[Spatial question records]
-*-

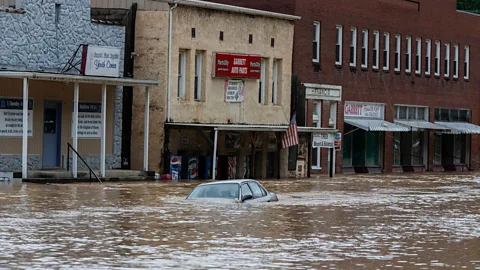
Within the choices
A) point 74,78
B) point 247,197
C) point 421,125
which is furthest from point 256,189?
point 421,125

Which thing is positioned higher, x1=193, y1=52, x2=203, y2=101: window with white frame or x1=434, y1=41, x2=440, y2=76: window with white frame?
x1=434, y1=41, x2=440, y2=76: window with white frame

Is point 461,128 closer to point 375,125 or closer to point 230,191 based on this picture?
point 375,125

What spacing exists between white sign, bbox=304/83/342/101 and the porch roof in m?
15.3

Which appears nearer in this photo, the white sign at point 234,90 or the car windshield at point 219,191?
the car windshield at point 219,191

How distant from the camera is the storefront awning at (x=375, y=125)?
62375mm

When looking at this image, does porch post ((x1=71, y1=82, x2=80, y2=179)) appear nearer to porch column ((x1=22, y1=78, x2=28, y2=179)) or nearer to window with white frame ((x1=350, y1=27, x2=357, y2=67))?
porch column ((x1=22, y1=78, x2=28, y2=179))

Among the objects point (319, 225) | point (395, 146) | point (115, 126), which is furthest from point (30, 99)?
point (395, 146)

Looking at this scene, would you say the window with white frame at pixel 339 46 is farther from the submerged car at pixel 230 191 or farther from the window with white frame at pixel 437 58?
the submerged car at pixel 230 191

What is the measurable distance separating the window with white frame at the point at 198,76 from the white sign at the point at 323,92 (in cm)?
960

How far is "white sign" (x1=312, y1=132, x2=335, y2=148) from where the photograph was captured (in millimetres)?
54906

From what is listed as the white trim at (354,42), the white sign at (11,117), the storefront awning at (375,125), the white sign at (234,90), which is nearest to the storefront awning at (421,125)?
the storefront awning at (375,125)

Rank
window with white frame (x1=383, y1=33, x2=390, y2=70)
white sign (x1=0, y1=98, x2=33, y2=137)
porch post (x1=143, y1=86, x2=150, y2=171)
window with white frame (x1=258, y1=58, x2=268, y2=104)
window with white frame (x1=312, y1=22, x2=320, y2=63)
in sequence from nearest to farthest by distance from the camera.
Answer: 1. white sign (x1=0, y1=98, x2=33, y2=137)
2. porch post (x1=143, y1=86, x2=150, y2=171)
3. window with white frame (x1=258, y1=58, x2=268, y2=104)
4. window with white frame (x1=312, y1=22, x2=320, y2=63)
5. window with white frame (x1=383, y1=33, x2=390, y2=70)

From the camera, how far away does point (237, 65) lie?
51625mm

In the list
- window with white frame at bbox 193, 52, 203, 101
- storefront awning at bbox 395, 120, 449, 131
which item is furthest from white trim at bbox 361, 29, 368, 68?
A: window with white frame at bbox 193, 52, 203, 101
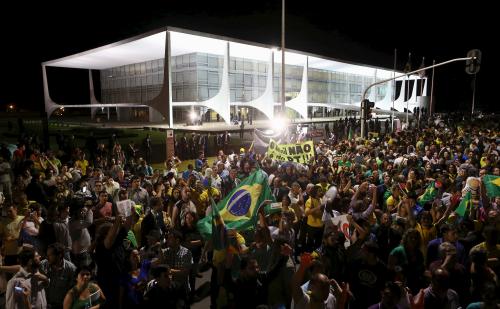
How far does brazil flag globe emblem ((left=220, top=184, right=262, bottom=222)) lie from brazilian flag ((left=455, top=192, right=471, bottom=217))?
134 inches

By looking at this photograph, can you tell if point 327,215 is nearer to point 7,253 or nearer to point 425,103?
point 7,253

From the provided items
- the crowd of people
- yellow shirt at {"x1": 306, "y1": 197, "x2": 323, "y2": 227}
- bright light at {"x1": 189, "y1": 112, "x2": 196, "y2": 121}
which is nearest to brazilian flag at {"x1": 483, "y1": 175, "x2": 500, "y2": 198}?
the crowd of people

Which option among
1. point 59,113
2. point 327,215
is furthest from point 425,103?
point 59,113

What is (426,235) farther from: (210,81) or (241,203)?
(210,81)

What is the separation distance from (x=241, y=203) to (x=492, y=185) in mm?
4909

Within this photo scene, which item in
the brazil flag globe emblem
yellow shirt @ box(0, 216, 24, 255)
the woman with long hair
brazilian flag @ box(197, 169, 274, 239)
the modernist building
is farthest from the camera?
the modernist building

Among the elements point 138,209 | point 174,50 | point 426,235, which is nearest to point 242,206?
point 138,209


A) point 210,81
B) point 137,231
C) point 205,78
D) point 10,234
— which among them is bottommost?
point 137,231

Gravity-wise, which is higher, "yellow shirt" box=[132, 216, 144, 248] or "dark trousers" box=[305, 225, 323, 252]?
"yellow shirt" box=[132, 216, 144, 248]

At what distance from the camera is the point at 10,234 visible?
5758 mm

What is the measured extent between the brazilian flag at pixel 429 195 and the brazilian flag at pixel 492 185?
90 cm

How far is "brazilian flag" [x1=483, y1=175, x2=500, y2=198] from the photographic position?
290 inches

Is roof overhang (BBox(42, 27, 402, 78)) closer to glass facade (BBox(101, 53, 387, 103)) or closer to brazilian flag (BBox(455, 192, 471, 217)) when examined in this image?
glass facade (BBox(101, 53, 387, 103))

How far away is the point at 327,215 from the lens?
7.13 metres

-*-

Problem:
All records should be output exactly, with the pictures left out.

Finished task:
Within the choices
A) point 74,78
B) point 247,197
C) point 421,125
which is furthest from point 256,189?
point 421,125

Which thing is positioned higher, x1=193, y1=52, x2=203, y2=101: window with white frame or x1=434, y1=41, x2=440, y2=76: window with white frame?
x1=434, y1=41, x2=440, y2=76: window with white frame

Is point 461,128 closer to point 375,125 or closer to point 230,191 based on this picture?
point 375,125

What spacing exists between white sign, bbox=304/83/342/101 and the porch roof in m?
15.3

Which appears nearer in this photo, the white sign at point 234,90 or the car windshield at point 219,191?
the car windshield at point 219,191

How distant from the camera is the storefront awning at (x=375, y=125)?
62375mm

When looking at this image, does porch post ((x1=71, y1=82, x2=80, y2=179)) appear nearer to porch column ((x1=22, y1=78, x2=28, y2=179)) or nearer to window with white frame ((x1=350, y1=27, x2=357, y2=67))?
porch column ((x1=22, y1=78, x2=28, y2=179))

Among the objects point (319, 225) | point (395, 146) | point (115, 126), which is furthest from point (30, 99)?
point (395, 146)

Looking at this scene, would you say the window with white frame at pixel 339 46 is farther from the submerged car at pixel 230 191 or farther from the window with white frame at pixel 437 58?
the submerged car at pixel 230 191

What is the measurable distance separating the window with white frame at the point at 198,76 from the white sign at the point at 323,92 (in cm)?
960

How far is "white sign" (x1=312, y1=132, x2=335, y2=148) from where the photograph was captured (in millimetres)?
54906

From what is listed as the white trim at (354,42), the white sign at (11,117), the storefront awning at (375,125), the white sign at (234,90), which is nearest to the storefront awning at (421,125)?
the storefront awning at (375,125)

Rank
window with white frame (x1=383, y1=33, x2=390, y2=70)
white sign (x1=0, y1=98, x2=33, y2=137)
porch post (x1=143, y1=86, x2=150, y2=171)
window with white frame (x1=258, y1=58, x2=268, y2=104)
window with white frame (x1=312, y1=22, x2=320, y2=63)
in sequence from nearest to farthest by distance from the camera.
Answer: 1. white sign (x1=0, y1=98, x2=33, y2=137)
2. porch post (x1=143, y1=86, x2=150, y2=171)
3. window with white frame (x1=258, y1=58, x2=268, y2=104)
4. window with white frame (x1=312, y1=22, x2=320, y2=63)
5. window with white frame (x1=383, y1=33, x2=390, y2=70)

From the camera, how far away does point (237, 65) lie?
51625mm

In the list
- window with white frame at bbox 193, 52, 203, 101
- storefront awning at bbox 395, 120, 449, 131
which item is furthest from white trim at bbox 361, 29, 368, 68?
A: window with white frame at bbox 193, 52, 203, 101
How far does brazil flag globe emblem ((left=220, top=184, right=262, bottom=222)) lie from brazilian flag ((left=455, top=192, right=471, bottom=217))?
134 inches

By looking at this photograph, can you tell if point 327,215 is nearer to point 7,253 or nearer to point 425,103?
point 7,253

From the provided items
- the crowd of people
- yellow shirt at {"x1": 306, "y1": 197, "x2": 323, "y2": 227}
- bright light at {"x1": 189, "y1": 112, "x2": 196, "y2": 121}
which is nearest to brazilian flag at {"x1": 483, "y1": 175, "x2": 500, "y2": 198}?
the crowd of people

Which option among
1. point 59,113
2. point 327,215
is furthest from point 425,103?
point 59,113

What is (426,235) farther from: (210,81) or (241,203)?
(210,81)

What is the separation distance from (x=241, y=203) to (x=492, y=185) in mm?
4909

Within this photo scene, which item in
the brazil flag globe emblem
yellow shirt @ box(0, 216, 24, 255)
the woman with long hair
brazilian flag @ box(197, 169, 274, 239)
the modernist building
is farthest from the camera?
the modernist building

Among the elements point 138,209 | point 174,50 | point 426,235, which is nearest to point 242,206?
point 138,209


A) point 210,81
B) point 137,231
C) point 205,78
D) point 10,234
— which among them is bottommost?
point 137,231

Gravity-wise, which is higher, "yellow shirt" box=[132, 216, 144, 248] or "dark trousers" box=[305, 225, 323, 252]?
"yellow shirt" box=[132, 216, 144, 248]

At what distance from the camera is the point at 10,234 visible?
5758 mm

What is the measured extent between the brazilian flag at pixel 429 195 and the brazilian flag at pixel 492 185?
90 cm

How far is "brazilian flag" [x1=483, y1=175, x2=500, y2=198] from the photographic position?
290 inches

Is roof overhang (BBox(42, 27, 402, 78)) closer to glass facade (BBox(101, 53, 387, 103)) or closer to brazilian flag (BBox(455, 192, 471, 217)) when examined in this image?
glass facade (BBox(101, 53, 387, 103))

How far away is the point at 327,215 from the lens?
7.13 metres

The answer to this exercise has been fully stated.